**Passage for review**.
# Mortgage Insurance and CMHC



## sagsal (Apr 7, 2009)

Any thoughts on whether CMHC will lower the amount requirement for a downpayment before mortgage insurance is required?

I believe right now it is 20% - why not go to 15% as housing prices have dropped....

Look forward to some thoughts


----------



## OnlineHarvest (Apr 6, 2009)

sagsal said:


> Any thoughts on whether CMHC will lower the amount requirement for a downpayment before mortgage insurance is required?
> 
> I believe right now it is 20% - why not go to 15% as housing prices have dropped....
> 
> Look forward to some thoughts


Well, I don't see why they will. The Gov't lowered it from 25% to 20% not because house prices were falling. 

And since this is based on percentage, it doesn't really matter if prices are falling. If you buy a house for $500,000, you need a $100,000 down payment to avoid the insurance. Similarly, if you plan to buy the same house that is now in the market for $400,000, you now only require $80,000. Since this is based on a percent (20%), what you need goes down if prices are going down.


----------



## Ben (Apr 3, 2009)

I do remember when the government dropped the no-charge level from 25% to 20% (just after I bought my house, wouldn't you know it). According to the chart on the CMHC website, you now require 35% downpayment to avoid CMHC fees. I don't recall seeing this change in the news, and was surprised when I first saw this a month ago. 

Does anyone have any insight into this apparent change? I did a search, and did not come up with any commentary, nor do I recall seeing this in the news. Is there something I am not seeing?

Loan-to-Value Standard Premium
Up to and including 65%	0.50%
Up to and including 75%	0.65%
Up to and including 80%	1.00%
Up to and including 85%	1.75%
Up to and including 90%	2.00%
Up to and including 95%	2.75%
Extended Amortization Surcharges
Greater than 25 years, up to and including 30 years: 0.20%
Greater than 30 years, up to and including 35 years: 0.40%


----------



## mfd (Apr 3, 2009)

Just reading over the site I don't think it that has changed. I think what changed was that banks HAD to get insurance if you had less than 25% down payment...this then changed to 20%. 

But from the look of it the bank always had the option to get your loan insured even if you had 25%+ down payment. So lets say someone is a high risk borrower but they happen to have 35% down payment. The bank decides it wants to insure the loan and would have to pay a 0.50% premium.

**Dataset content**.
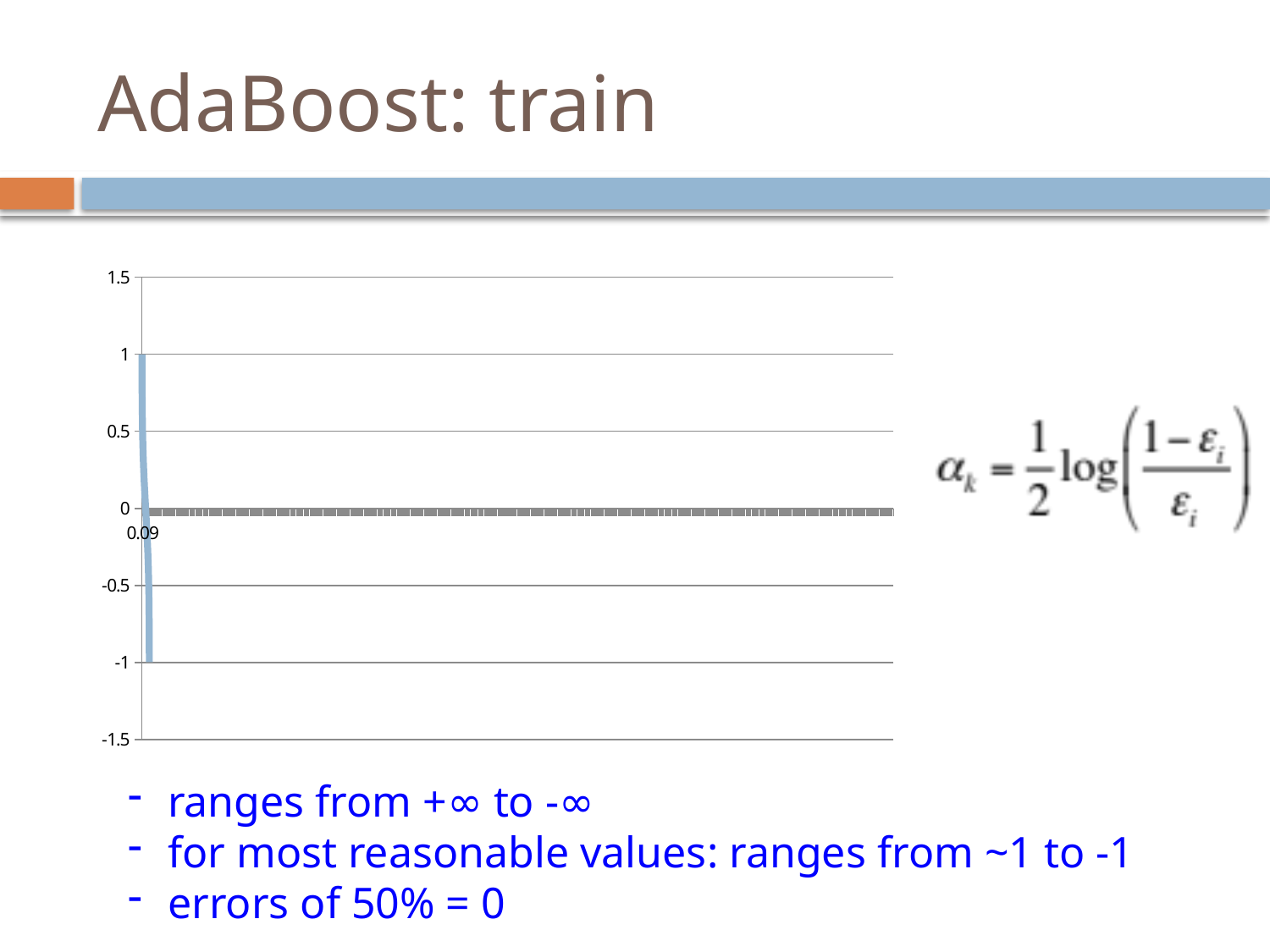
What is the lowest value labelled on the y axis of the chart? -1.5 What is the only x-axis label readable on the chart? 0.09 How many tick labels are shown on the y axis of the chart? 7 Is the lowest point of the plotted line greater or less than -0.5? less Is the highest point of the plotted line greater or less than 0.5? greater What kind of chart is shown on the slide? line chart Do the plotted values rise or fall as you move along the x axis? fall What is the highest value labelled on the y axis of the chart? 1.5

**Problem statement**.
Answer these about the mortgage insurance thread:
1. According to OnlineHarvest, what percentage did the government lower the down payment threshold from, and to what?
2. In OnlineHarvest's example, what down payment avoids the insurance on a house priced at $400,000?
3. In the chart Ben posted, what standard premium applies to a loan-to-value up to and including 90%?

**Response to this exercise**.
1. From 25% to 20%.
2. $80,000.
3. 2.00%.